Now for the good news - it is significantly cheaper and more effective to push information to busy people in order to maintain your marketing visibility than to pull them in to revisit your website.
This sounds suspiciously like mass mail, and internet users are quick to point out that mass mail doesn't work on the internet. Whereas this is true in terms of sending unsolicited email advertisement, it is not true when the mass mailing target has requested to be on your mass mailing list, ie your newsletter subscribers.
As you will see, this is easy to arrange and then almost free to maintain. In fact, we consider it one of the primary marketing missions of a website.
The approach is simply to provide an online form for the cybernaut to fill in if they would like to be added to your mailing list. In the information hungry world of the internet, it is not hard to convince someone browsing the web that they should sign up if your web page introduces them to valuable information. This can't be just cute clip art, gratuitous graphics, or a technical curiosity - your website has to demonstrate an ability to deliver useful information to cybernauts with a specialized interest.

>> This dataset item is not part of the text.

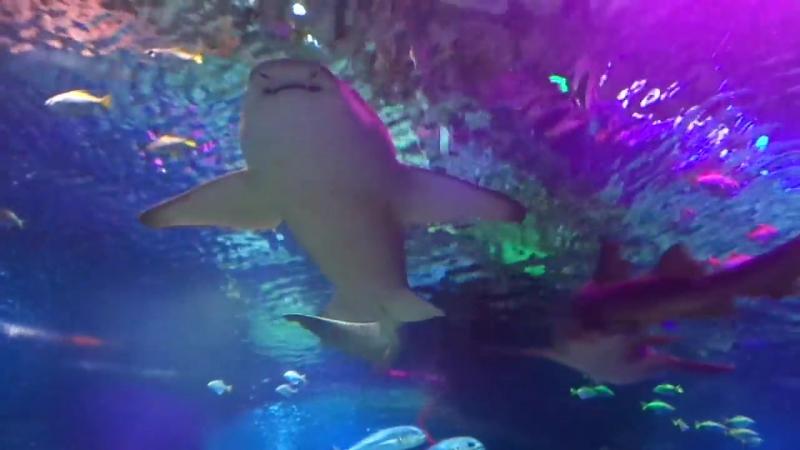 Океанариум Планета Нептун Санкт Петербург СПб Главный аквариум Подводный тоннель Акулы Рыбы Часть 1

The form could request standard information such as name, address, phone, email address, etc., and it could also have pick lists to help categorize your customers and their interests. Look to the "bingo cards" you or your competitors now use to send prospects the type of information they need.
Most of you command information in one or more specialized areas. These could be pick lists on the form, and cybernauts are thus able to signup by focused interest areas The key is to present yourselves as specialists.
Griffin Communications, for example, has seven different areas of interest which customers can choose from, including Professional Liability, Fiduciary Liability, and Employment Practices Liability and Property.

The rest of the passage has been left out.